ICTベンダーの業態シフトは、保守サービスレベルから、悩み相談を受け付けるコンシェルジュのような存在へ、さらに顧客課題の解決を担うコンサルティングの領域にまで拡張しています。ひとつのICT機器だけでなく、ICT環境全般のサイクルを総合的に管理・運用、支援してもらえば、企業側としてもメリットがあります。ベンダー側にとっては、継続的な深い顧客関係を築くことで、サブスクリプションモデルで安定的な収益が見込める上、ユーザーの囲い込みにもつなげられます。

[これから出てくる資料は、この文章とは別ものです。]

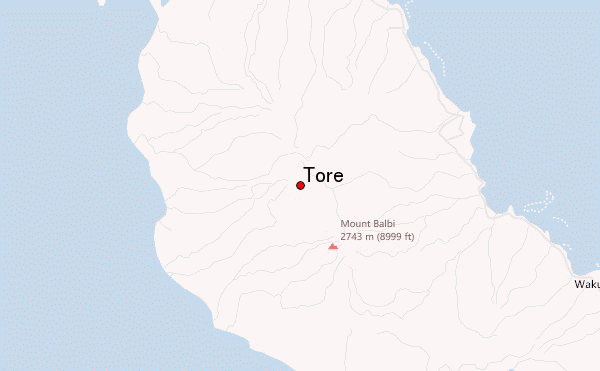 Tore Location Map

ICT環境を1社がトータルで把握していれば、何か問題が生じたとき、迅速に対応できるのは想像に難くありません。その会社や組織のICT環境を長く見ていれば、原因究明や対処の質や速さが上がります。トラブルによる業務停止といった事態を、最小限に抑えられるでしょう。全国に拠点があるような、豊富な保守インフラを保有するICTベンダーならば、いざというときの対応力はもちろん、ICTによる業務改善や最新技術を効果的に組み合わせた提案も受けられるはずです。働き方改革や非効率部門の改善といった、組織の課題解決に寄与する可能性も大いにあります。自社のICT管理・保守運用を専門家に伴走してもらうのは、賢い選択肢だといえるのではないでしょうか。